Notes on motives in the Silmarillion said:


> But the dilemma of the Valar was this: Arda could only be liberated by a physical battle; but a probable result of such a battle was the irretrievable ruin of Arda.





> Good eventually arising out of the wreckage left behind by evil is rather like the green grass growing on the Haudh-en-Ndengin, the Hill of the Slain, is it not?

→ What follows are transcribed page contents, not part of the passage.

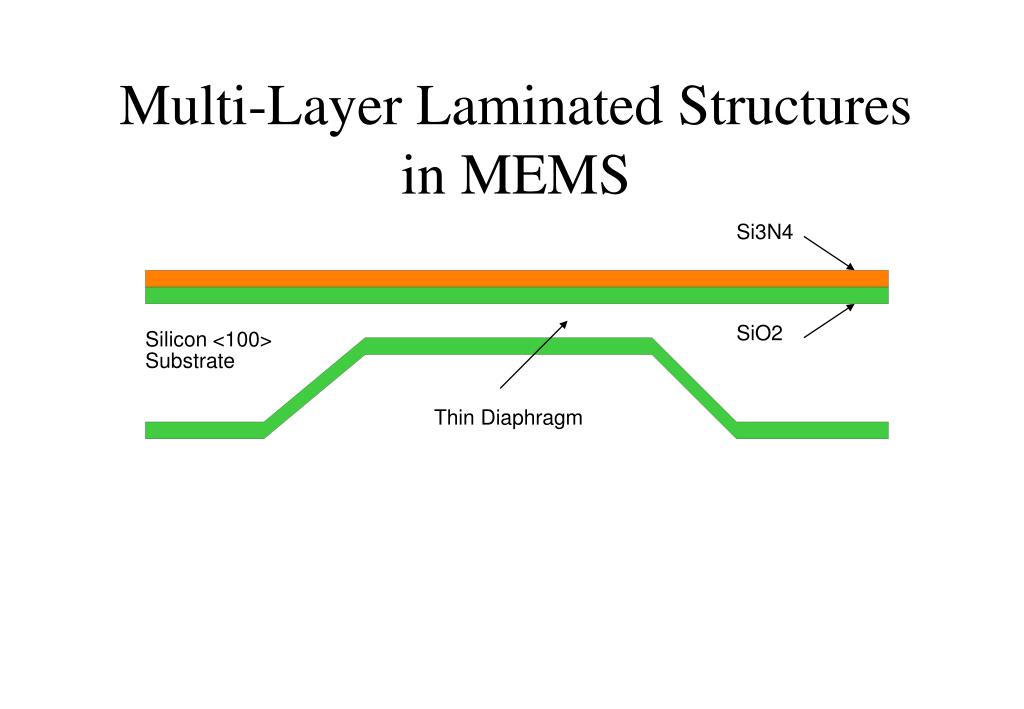 Multi-Layer Laminated Structures in MEMS

Si3N4

Silicon <100>
Substrate

SiO2

Thin Diaphragm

 I agree, but the elves set out from the begining to counter Melkor and I think that this idea of good out of evil had particular importance to Tolkien:


Notes on the motives said:


> Manwe was the spirit of greatest wisdom and prudence in Arda. He is represented as having had the greatest knowledge of the Music, as a whole, possessed by any one finite mind; and he alone of all persons or minds in that time is represented as having the power of direct recourse to and communication with Eru. He must have grasped with great clarity what even we may perceive dimly: that it was the essential mode of the process of 'history' in Arda that evil should constantly arise, and that out of it new good should constantly come. One especial aspect of this is the strange way in which the evils of the Marrer, or his inheritors, are turned into weapons against evil. If we consider the situation after the escape of Morgoth and the reestablishment of his abode in Middle-earth, we shall see that the heroic Noldor were the best possible weapon with which to keep Morgoth at bay, virtually besieged, and at any rate fully occupied, on the northern fringe of Middle-earth, without provoking him to a frenzy of nihilistic destruction. And in the meanwhile, Men, or the best elements in Mankind, shaking off his shadow, came into contact with a people who had actually seen and experinenced the Blessed Realm.

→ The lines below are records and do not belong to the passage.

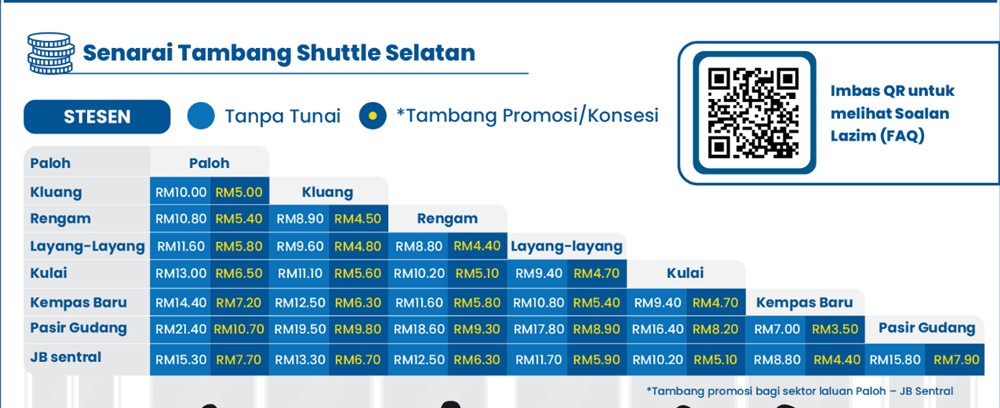 Senarai Tambang Shuttle Selatan

STESEN  Tanpa Tunai  *Tambang Promosi/Konsesi

Imbas QR untuk melihat Soalan Lazim (FAQ)

| Paloh | Paloh | | | | | | | | | | | | | |
|---|---|---|---|---|---|---|---|---|---|---|---|---|---|---|
| Kluang | RM10.00 | RM5.00 | Kluang | | | | | | | | | | | |
| Rengam | RM10.80 | RM5.40 | RM8.90 | RM4.50 | Rengam | | | | | | | | | |
| Layang-Layang | RM11.60 | RM5.80 | RM9.60 | RM4.80 | RM8.80 | RM4.40 | Layang-layang | | | | | | | |
| Kulai | RM13.00 | RM6.50 | RM11.10 | RM5.60 | RM10.20 | RM5.10 | RM9.40 | RM4.70 | Kulai | | | | | |
| Kempas Baru | RM14.40 | RM7.20 | RM12.50 | RM6.30 | RM11.60 | RM5.80 | RM10.80 | RM5.40 | RM9.40 | RM4.70 | Kempas Baru | | | |
| Pasir Gudang | RM21.40 | RM10.70 | RM19.50 | RM9.80 | RM18.60 | RM9.30 | RM17.80 | RM8.90 | RM16.40 | RM8.20 | RM7.00 | RM3.50 | Pasir Gudang | |
| JB sentral | RM15.30 | RM7.70 | RM13.30 | RM6.70 | RM12.50 | RM6.30 | RM11.70 | RM5.90 | RM10.20 | RM5.10 | RM8.80 | RM4.40 | RM15.80 | RM7.90 |

*Tambang promosi bagi sektor laluan Paloh – JB Sentral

 (sorry for the long quote, but it also points out the importance of the exiled in elevating the the secondborn)
There is also a refference in letter #64 that fits our situation: "all we do know, and that to a large extent by direct experience, is that evil labours with vast power and perpetual success - in vain: preparing always only the soil for unexpected good to sprout in".


----------



## Bethelarien (Jul 12, 2006)

An off-topic note: This would've been a great debate topic.

And I agree with Ithy. They each made their own choices.


----------